TEXT FOR ANALYSIS ->
Moles

Moles

Moles services offered in Lansdale, PA

Most people have between 10 and 40 moles scattered across their skin, giving them a one-of-a-kind configuration of skin spots. To ensure your moles aren’t cancerous, dermatologists Allan Mineroff, MD, Kristen Foering, MD, MTR, and Erin Santa, MD, FAAD, provide comprehensive skin evaluations at Allan Mineroff, MD, PC, in Lansdale, Pennsylvania. Learn more about moles and warning signs of skin cancer by scheduling an appointment over the phone or online at Allan Mineroff, MD, PC today.

Moles Q & A

What are moles?

Moles are a type of growth that shows up on your skin. Moles can be darker in color than your natural skin tone and can be either flat or raised. You might start your life with a few moles present at birth, but you can also develop new moles over time, often due partly to sun exposure.

Moles appear in places where there is a cluster of melanocytes, the cells in your skin that produce a pigment called melanin. Most melanocytes are evenly distributed so you don’t see spots across large areas of skin.

To protect your moles from developing into skin cancer, apply sunscreen every day and take measures to avoid ultraviolet light damage, even from artificial sources like tanning beds.

When do I need to get a mole checked?

Most moles are completely harmless and simply cosmetic features on your skin that are unique to you. They vary in size naturally, but you should keep an eye on the moles you have (and any more that appear) because of the risk of skin cancer. Skin cancer can manifest as a new mole or a change in appearance to a mole you’ve had for a long time. 

You should schedule an appointment for a skin exam at Allan Mineroff, MD, PC, if you notice the following about a mole:

  • Asymmetry
  • Border irregularity
  • Color (multiple)
  • Diameter greater than a pencil eraser
  • Evolving (new or changing mole)

You should also report any new moles you see, especially if they have irregular borders or are larger than a quarter-inch in diameter. Any mole that is bleeding, itchy, painful, or changing quickly should also be examined as soon as possible.

How are moles treated?

Your options for treating a mole depend on whether or not the mole is suspicious of skin cancer.

Surgical removal is an option if you are interested in treating a mole for cosmetic purposes, or if they are irritated from rubbing against your clothing or jewelry. However, you may be interested in trying something less drastic first, like concealing your mole with makeup.

If a mole is significantly abnormal or suspicious for cancer, a biopsy is recommended to determine an exact diagnosis. Once that is established, definitive treatment options can be discussed to reassure the best possible outcome.

STUDY MATERIAL ->

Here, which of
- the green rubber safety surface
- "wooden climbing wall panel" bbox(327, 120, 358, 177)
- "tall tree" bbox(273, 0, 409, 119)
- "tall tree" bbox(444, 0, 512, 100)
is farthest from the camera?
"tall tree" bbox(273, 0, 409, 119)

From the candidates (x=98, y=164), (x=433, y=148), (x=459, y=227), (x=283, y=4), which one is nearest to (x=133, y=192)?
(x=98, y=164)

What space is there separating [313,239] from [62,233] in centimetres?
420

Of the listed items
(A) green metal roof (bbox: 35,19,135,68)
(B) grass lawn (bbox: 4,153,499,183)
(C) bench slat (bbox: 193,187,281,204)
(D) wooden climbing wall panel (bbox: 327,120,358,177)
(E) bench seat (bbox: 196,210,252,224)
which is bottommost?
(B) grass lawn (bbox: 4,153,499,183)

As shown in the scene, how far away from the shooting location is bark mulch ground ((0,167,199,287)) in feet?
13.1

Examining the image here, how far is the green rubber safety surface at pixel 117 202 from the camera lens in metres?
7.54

TASK 1 -> According to the moles page, how many moles do most people have?
TASK 2 -> From the moles page, write out the passage from "Moles are a" up to and including "like tanning beds.".

EXPECTED ANSWER 1 -> Between 10 and 40

EXPECTED ANSWER 2 ->
Moles are a type of growth that shows up on your skin. Moles can be darker in color than your natural skin tone and can be either flat or raised. You might start your life with a few moles present at birth, but you can also develop new moles over time, often due partly to sun exposure.

Moles appear in places where there is a cluster of melanocytes, the cells in your skin that produce a pigment called melanin. Most melanocytes are evenly distributed so you don’t see spots across large areas of skin.

To protect your moles from developing into skin cancer, apply sunscreen every day and take measures to avoid ultraviolet light damage, even from artificial sources like tanning beds.